Photo of a school teacher helping students.

One day during Patricia Terry’s sixth grade class in Palmer ISD, she did something unusual. She stood by my desk and spoke only to me. Tall and lean, she always wore a classy blouse tucked into a long skirt and sprayed her hair into a neat coif.

“I think you can do more in this class,” she said. “I bet you would enjoy ‘Billy Budd’ by Herman Melville. How would you like to read the book and write an essay for me?”

Side-by-side yearbook photos of Mrs. Terry and Melissa Ludwig.

Yearbook photos of Mrs. Terry (left) and Melissa Ludwig.

I felt so special. It was the first time I considered that reading and writing might be an area of strength for me, and that I could stretch myself beyond the assignment in front of me. From that moment on, it was my thing. I got so into books I would stay up all night reading. I bought journals and filled them with my adolescent thoughts (I really hope those no longer exist.).

“My thing” led me to a career in journalism, which propelled me into communications and content development, and into the dream job I have now.

Educators like Mrs. Terry possess a superpower, one they can use for students every day.

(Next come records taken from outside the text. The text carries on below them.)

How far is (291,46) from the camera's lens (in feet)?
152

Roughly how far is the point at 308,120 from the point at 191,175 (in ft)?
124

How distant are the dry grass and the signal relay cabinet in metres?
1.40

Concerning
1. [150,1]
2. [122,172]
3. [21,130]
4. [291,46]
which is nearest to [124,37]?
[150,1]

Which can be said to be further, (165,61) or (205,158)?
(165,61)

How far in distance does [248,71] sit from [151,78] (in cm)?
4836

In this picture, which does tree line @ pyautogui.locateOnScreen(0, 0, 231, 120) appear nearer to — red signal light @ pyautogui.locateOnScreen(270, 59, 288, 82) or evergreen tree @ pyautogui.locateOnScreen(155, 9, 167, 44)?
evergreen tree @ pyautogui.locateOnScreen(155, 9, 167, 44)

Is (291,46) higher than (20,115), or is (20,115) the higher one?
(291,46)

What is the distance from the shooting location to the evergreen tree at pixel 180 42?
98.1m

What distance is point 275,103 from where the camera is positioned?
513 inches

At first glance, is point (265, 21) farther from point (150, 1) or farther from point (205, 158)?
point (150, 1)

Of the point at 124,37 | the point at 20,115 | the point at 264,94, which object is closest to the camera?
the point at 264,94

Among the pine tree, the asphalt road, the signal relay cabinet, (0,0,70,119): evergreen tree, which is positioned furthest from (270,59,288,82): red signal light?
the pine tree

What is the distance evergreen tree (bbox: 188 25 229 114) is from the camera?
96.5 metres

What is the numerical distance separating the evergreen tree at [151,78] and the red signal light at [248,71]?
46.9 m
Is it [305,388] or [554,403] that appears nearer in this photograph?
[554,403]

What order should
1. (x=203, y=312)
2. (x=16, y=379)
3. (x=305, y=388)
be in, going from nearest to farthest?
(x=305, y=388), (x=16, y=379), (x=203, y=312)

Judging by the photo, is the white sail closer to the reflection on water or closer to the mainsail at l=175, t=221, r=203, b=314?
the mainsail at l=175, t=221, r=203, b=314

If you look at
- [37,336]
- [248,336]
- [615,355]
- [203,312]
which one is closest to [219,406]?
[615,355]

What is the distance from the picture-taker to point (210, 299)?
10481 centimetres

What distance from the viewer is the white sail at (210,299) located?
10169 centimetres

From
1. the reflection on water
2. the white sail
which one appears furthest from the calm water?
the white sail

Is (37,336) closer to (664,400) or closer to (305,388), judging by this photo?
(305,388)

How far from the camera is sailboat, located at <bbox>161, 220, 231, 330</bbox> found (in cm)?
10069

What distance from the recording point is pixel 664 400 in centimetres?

They spot strengths, set the bar a little higher and let students know they believe they can reach it.

In the video below, we asked members of our Holdsworth governing board, “Was there an educator who put you on the path to success?”

Our board members have all achieved great things and are respected leaders in their fields. But they weren’t born knowing who they would become. Educators stepped in to help shape the path.


For Shari Albright, it was John Moore, a college professor who “saw something in me that I didn’t even see in myself.”

For Elisa Villanueva Beard, it was Mike Trevino, a high school English teacher whose “incredibly high expectations led me to do work I never imagined I could do.”

For Dr. Nolan Perez, it was Donato Garcia, a chemistry teacher who pushed him to become a physician.

Taking the time to guide students is one of those “soft” measures of success that will never make it into state accountability results. Yet for educators, thank-you letters, phone calls and pictures from former students count for a lot more than test scores when it comes to their own personal measures of success.

Take a moment today to think about an educator who influenced your life. If you are an educator yourself, dig out some of those thank-you notes as a reminder that you are making a difference.

Many times, educators don’t know if they succeeded in planting a seed. I never told Mrs. Terry how much her small act meant to me, but perhaps this piece will come to her attention and I will get another chance.